SHORT TASK -
Give everything from the start of the data down through the line that contains "7.10 meters" as a JSON list of strings, one string per line, including that line and leaving out blank lines.

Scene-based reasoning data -
'''

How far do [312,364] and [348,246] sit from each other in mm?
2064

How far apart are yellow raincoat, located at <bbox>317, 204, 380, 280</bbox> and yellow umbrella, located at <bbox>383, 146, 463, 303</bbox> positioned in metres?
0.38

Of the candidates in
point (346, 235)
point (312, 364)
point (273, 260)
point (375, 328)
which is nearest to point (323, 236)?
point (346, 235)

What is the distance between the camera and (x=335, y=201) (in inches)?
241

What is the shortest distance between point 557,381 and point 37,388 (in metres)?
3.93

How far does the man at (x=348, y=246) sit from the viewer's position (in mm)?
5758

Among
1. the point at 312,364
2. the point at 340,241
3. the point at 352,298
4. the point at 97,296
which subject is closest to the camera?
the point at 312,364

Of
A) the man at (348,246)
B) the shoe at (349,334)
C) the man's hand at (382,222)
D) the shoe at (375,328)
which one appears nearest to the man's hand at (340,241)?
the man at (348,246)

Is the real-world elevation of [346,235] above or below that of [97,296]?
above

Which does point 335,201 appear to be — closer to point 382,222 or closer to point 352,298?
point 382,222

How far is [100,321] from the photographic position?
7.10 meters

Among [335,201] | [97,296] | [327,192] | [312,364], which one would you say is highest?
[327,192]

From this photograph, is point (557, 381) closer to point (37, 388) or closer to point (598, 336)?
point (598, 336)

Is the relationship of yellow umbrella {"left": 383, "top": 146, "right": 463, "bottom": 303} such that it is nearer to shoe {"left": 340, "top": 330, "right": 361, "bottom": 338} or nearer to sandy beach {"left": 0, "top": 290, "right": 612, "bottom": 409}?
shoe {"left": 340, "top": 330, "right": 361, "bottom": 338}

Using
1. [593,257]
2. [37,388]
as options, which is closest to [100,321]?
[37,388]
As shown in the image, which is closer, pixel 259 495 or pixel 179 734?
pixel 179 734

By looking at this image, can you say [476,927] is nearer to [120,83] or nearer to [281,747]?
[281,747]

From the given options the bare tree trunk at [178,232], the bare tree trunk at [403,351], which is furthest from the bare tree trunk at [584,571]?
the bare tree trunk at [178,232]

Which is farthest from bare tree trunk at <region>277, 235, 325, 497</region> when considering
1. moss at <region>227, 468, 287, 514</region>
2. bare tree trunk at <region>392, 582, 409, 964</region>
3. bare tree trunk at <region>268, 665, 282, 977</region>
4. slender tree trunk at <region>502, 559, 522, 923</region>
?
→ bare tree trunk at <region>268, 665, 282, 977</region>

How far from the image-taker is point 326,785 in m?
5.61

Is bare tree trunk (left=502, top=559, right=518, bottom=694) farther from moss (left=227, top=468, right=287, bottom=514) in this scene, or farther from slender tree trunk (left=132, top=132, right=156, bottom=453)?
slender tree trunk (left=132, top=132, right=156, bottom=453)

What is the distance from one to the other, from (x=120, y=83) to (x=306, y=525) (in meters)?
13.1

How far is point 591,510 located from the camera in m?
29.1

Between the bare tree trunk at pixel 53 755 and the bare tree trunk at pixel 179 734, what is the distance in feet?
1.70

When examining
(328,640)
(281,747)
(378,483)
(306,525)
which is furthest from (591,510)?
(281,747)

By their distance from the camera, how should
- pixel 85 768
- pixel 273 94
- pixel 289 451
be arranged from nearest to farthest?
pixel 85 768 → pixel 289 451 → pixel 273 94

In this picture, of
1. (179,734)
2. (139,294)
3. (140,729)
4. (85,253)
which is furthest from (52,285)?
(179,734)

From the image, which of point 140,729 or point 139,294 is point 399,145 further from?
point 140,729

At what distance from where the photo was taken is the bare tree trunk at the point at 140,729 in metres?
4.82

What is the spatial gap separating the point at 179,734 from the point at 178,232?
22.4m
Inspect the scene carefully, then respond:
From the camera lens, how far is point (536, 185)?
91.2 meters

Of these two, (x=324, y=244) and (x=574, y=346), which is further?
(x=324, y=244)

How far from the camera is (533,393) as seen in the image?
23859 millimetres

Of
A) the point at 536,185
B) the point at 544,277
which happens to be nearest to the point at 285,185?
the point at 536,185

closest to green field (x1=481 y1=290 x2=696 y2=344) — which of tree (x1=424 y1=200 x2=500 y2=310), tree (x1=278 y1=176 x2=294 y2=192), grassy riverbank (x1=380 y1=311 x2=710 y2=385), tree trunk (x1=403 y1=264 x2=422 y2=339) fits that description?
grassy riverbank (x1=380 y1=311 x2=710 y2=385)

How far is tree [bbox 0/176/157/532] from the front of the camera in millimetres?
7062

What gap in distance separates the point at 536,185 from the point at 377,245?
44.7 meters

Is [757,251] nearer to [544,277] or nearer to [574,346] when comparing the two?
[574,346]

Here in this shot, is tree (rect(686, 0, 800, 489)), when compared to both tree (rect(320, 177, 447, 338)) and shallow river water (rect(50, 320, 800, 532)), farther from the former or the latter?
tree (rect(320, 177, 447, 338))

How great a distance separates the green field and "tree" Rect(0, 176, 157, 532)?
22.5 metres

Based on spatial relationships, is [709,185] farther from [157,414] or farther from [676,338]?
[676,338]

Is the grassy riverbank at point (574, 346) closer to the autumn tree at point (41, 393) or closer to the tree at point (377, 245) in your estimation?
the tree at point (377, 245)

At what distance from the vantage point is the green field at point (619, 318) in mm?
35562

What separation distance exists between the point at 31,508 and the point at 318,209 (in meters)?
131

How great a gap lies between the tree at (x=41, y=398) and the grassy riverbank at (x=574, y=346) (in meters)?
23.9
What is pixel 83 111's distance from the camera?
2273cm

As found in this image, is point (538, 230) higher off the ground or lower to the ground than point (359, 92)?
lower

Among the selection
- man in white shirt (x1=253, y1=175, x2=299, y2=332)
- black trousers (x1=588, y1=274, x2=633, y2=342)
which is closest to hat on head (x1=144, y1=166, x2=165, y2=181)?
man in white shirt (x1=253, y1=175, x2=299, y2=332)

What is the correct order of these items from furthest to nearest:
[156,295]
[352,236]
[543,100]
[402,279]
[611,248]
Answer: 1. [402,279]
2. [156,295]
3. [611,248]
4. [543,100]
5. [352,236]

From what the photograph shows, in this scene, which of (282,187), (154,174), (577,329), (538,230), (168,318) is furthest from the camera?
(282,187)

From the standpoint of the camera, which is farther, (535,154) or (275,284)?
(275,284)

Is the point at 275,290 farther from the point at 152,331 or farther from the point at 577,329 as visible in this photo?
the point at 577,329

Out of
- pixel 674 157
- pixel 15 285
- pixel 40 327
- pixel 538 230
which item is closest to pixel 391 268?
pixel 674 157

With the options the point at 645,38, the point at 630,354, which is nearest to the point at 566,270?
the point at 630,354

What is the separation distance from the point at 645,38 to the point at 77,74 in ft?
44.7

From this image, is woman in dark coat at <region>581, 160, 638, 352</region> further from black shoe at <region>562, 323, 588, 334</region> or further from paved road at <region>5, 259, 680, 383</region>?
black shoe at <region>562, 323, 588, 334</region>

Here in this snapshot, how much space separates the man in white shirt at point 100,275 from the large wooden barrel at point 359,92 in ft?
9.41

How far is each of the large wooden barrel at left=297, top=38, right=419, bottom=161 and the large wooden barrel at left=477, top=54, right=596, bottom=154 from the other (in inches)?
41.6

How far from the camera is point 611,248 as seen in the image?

'''

SOLVED PROBLEM -
[
  "How far do [312,364] and [348,246] sit from each other in mm?",
  "2064",
  "How far apart are yellow raincoat, located at <bbox>317, 204, 380, 280</bbox> and yellow umbrella, located at <bbox>383, 146, 463, 303</bbox> positioned in metres?",
  "0.38",
  "Of the candidates in",
  "point (346, 235)",
  "point (312, 364)",
  "point (273, 260)",
  "point (375, 328)",
  "which is nearest to point (323, 236)?",
  "point (346, 235)",
  "What is the distance between the camera and (x=335, y=201) (in inches)?",
  "241",
  "What is the shortest distance between point 557,381 and point 37,388 (in metres)?",
  "3.93",
  "How far does the man at (x=348, y=246) sit from the viewer's position (in mm)?",
  "5758",
  "Among",
  "1. the point at 312,364",
  "2. the point at 340,241",
  "3. the point at 352,298",
  "4. the point at 97,296",
  "which subject is closest to the camera?",
  "the point at 312,364",
  "Of",
  "A) the man at (348,246)",
  "B) the shoe at (349,334)",
  "C) the man's hand at (382,222)",
  "D) the shoe at (375,328)",
  "which one appears nearest to the man's hand at (340,241)?",
  "the man at (348,246)",
  "Is the real-world elevation of [346,235] above or below that of [97,296]?",
  "above",
  "Which does point 335,201 appear to be — closer to point 382,222 or closer to point 352,298?",
  "point 382,222",
  "How far is [100,321] from the photographic position?",
  "7.10 meters"
]